6. Superman also appeared in newspaper comic strips
Beginning in 1939, and continuing into the mid-1960s, Superman appeared in a syndicated comic strip which ran both daily and Sunday strips. The comic strip is notable in the Superman legend for several things, including the first appearance of a bald Lex Luthor. It was also in the daily strips where Clark Kent first entered a telephone booth, to emerge as Superman. By mid-1941, with the character just three years of age, Superman appeared in hundreds of newspapers daily, in a fifteen-minute radio broadcast three afternoons per week, in the animated shorts, and in the Superman and Action Comics magazines. Licensing included Superman dolls, collecting cards, a fan club, costumes for children, and other items.

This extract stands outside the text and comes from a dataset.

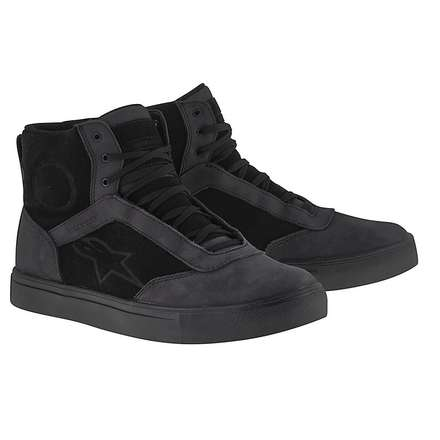 Vulk WP shoes  Alpinestars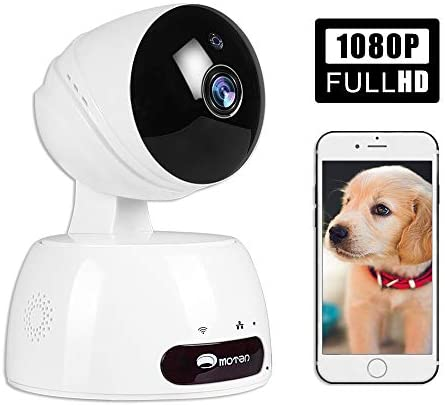 Pet Camera, Dog Camera with Phone App Full HD WiFi Indoor Cat Camera Pet Monitor Night Vision 2 Way Audio Motion Detection Alexa White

The radio program was sponsored by Kellogg’s Pep Cereal, a product devised to compete with Wheaties. Pep was advertised as a fortified cereal, from which its consumers derived strength and durability, attributes clearly associated with Superman. Ads for Kellogg’s Pep Cereal in print referenced the program, the beginning of a long association between Kellogg’s and the Man of Steel. In other ads not aimed primarily at children in the early 1940s, Kellogg’s touted the cereal’s mild laxative effect. Superman was everywhere, unvanquishable, just as the United States came under attack at Pearl Harbor, leading it to enter the Second World War. For Superman, the war presented challenges unlike any his creators had yet faced. What would be his role in the global war, presented to the American people as one of good against evil?